The year 2020 was deterministic for cash in the payment industry: consumers have drawn back from it. According to Accenture, over $48 trillion worth of transactions will shift from cash to digital payments during this decade.
At the same time, global payments revenue is likely to rise by a compound annual growth rate (CAGR) of 8.3% and reach $2.3 trillion by 2026.
A shift towards digital payments strengthens the need for banks and merchants to constantly innovate their payment infrastructure. This shift creates a demand for contactless payment methods, open banking, digital wallets, and other payment trends.
So, how can businesses best prepare to profit from the new, digital-led payment ecosystem?
In this post, we analyze the market data and its implication for the market at large, as well as provide commentary on the new payment solution development.
- Digital Payments Landscape for the Upcoming Decade
- Defining Digital Payment Trends For This Decade
- 1. Diversification of Contactless Transactions Use Cases
- 2. Mobile Wallets To Remain a Booming Cross-Sector Vertical
- 3. Open Banking Powers New Payment Use Cases
- 4. Machine Learning for Fraud Prevention Enters Mainstream
- 5. Embedded Lending at POS
- 6. Banking as a Service (BaaS) Will Fuel the Rise of “Super Apps”
- Harness Emerging Digital Payments Trends to Your Advantage
Digital Payments Landscape for the Upcoming Decade
Since 2020, the payments market has remained in a constant state of volatility.
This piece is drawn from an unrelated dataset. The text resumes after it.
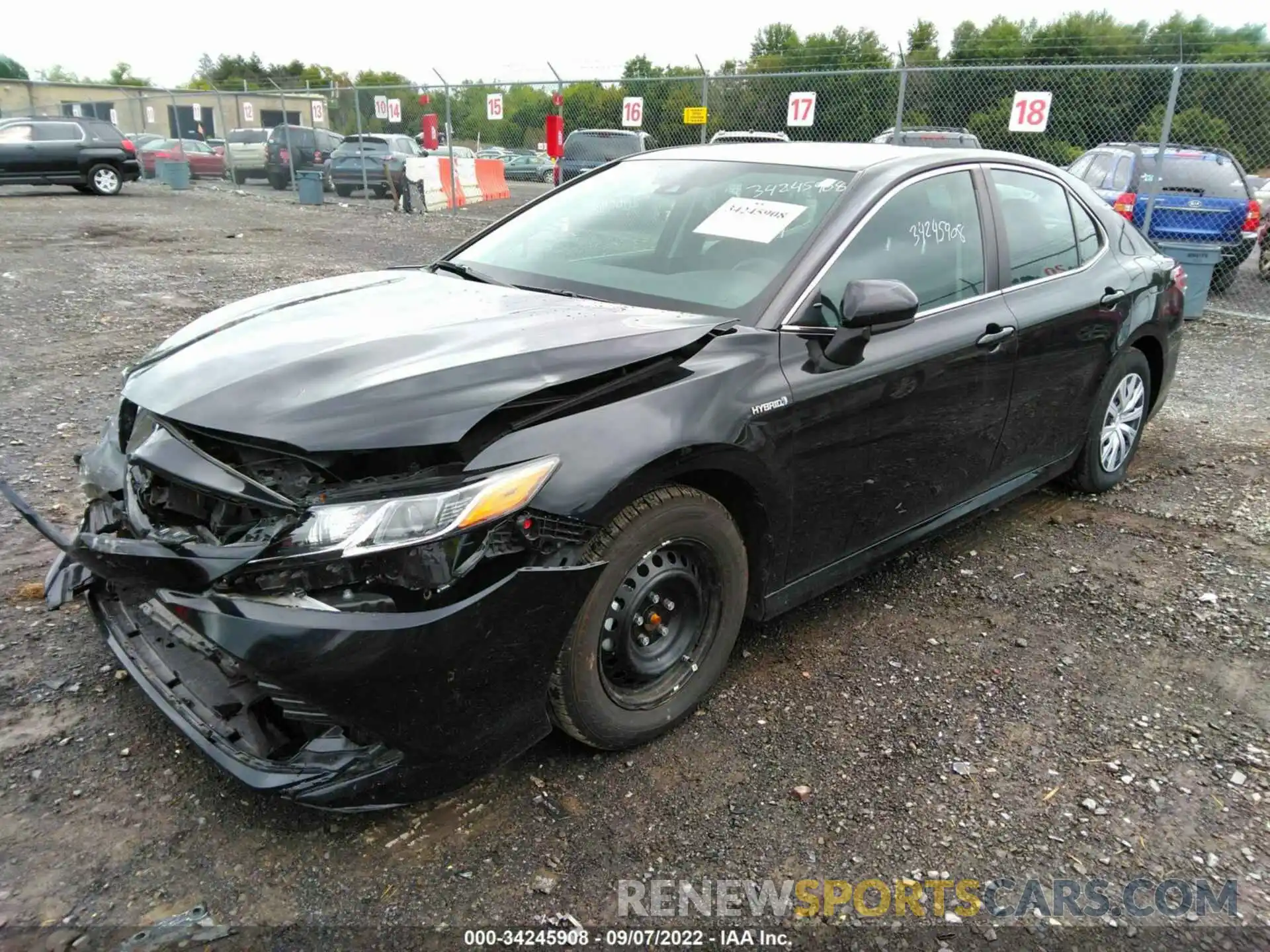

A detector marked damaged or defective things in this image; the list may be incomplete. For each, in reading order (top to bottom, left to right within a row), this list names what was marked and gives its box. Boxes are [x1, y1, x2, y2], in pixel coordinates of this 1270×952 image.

crumpled front bumper [1, 442, 606, 809]
broken headlight [275, 455, 558, 558]
bent hood [128, 270, 730, 452]
damaged black sedan [5, 143, 1185, 809]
First, growing at increased speeds due to rapid entry and revenue erosion by digital-led payment companies. Then, slowing in response to the constrained financial markets’ performance.
New digital payment solutions providers grew revenues by 68% between 2019 and 2021, according to McKinsey. Yet, a more modest forecast of 19% annually is estimated for 2021-2023. Incumbent payment companies, in turn, will maintain a steady growth of 10% YoY. In other words: emerging payment providers are now performing roughly on par with incumbents.
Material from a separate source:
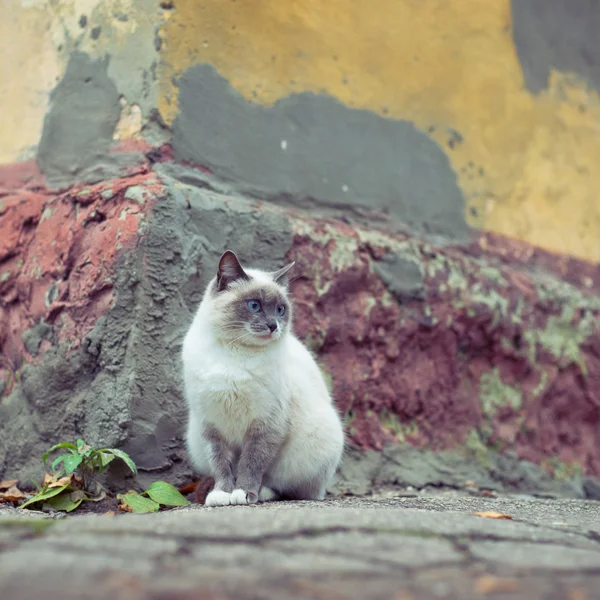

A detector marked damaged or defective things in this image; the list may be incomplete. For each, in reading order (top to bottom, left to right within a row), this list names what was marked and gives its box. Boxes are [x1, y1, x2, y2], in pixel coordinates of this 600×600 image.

peeling yellow paint [158, 0, 600, 262]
However, the ‘status quo’ won’t stay for the long term. Heritage financial institutions still need to continue evolving the customer experience (CX) to retain existing customer bases, whereas payment startups and scale-ups will have to continue improving their profitability and product portfolios to maintain strong growth momentum.
Both sides, however, will likely step away from cut-throat competition and focus on collaboration instead.
86% of financial leaders agree that traditional payment providers will collaborate with FinTechs and technology providers as one of their main sources of innovation.PwC
As digital transaction volumes go up and new payment methods emerge, companies in the financial space will likely choose to build joint financial ecosystems, which would deliver a better continuity and breadth of financial services to consumers.
By choosing to grow together with partners, payment startups and incumbents can jointly capture greater market share and increase revenues. Take it from SoFi — an online lender, which initially launched as a student loan comparison tool. Now, it has evolved into a one-stop-shop personal finance company that offers a range of credit and banking services.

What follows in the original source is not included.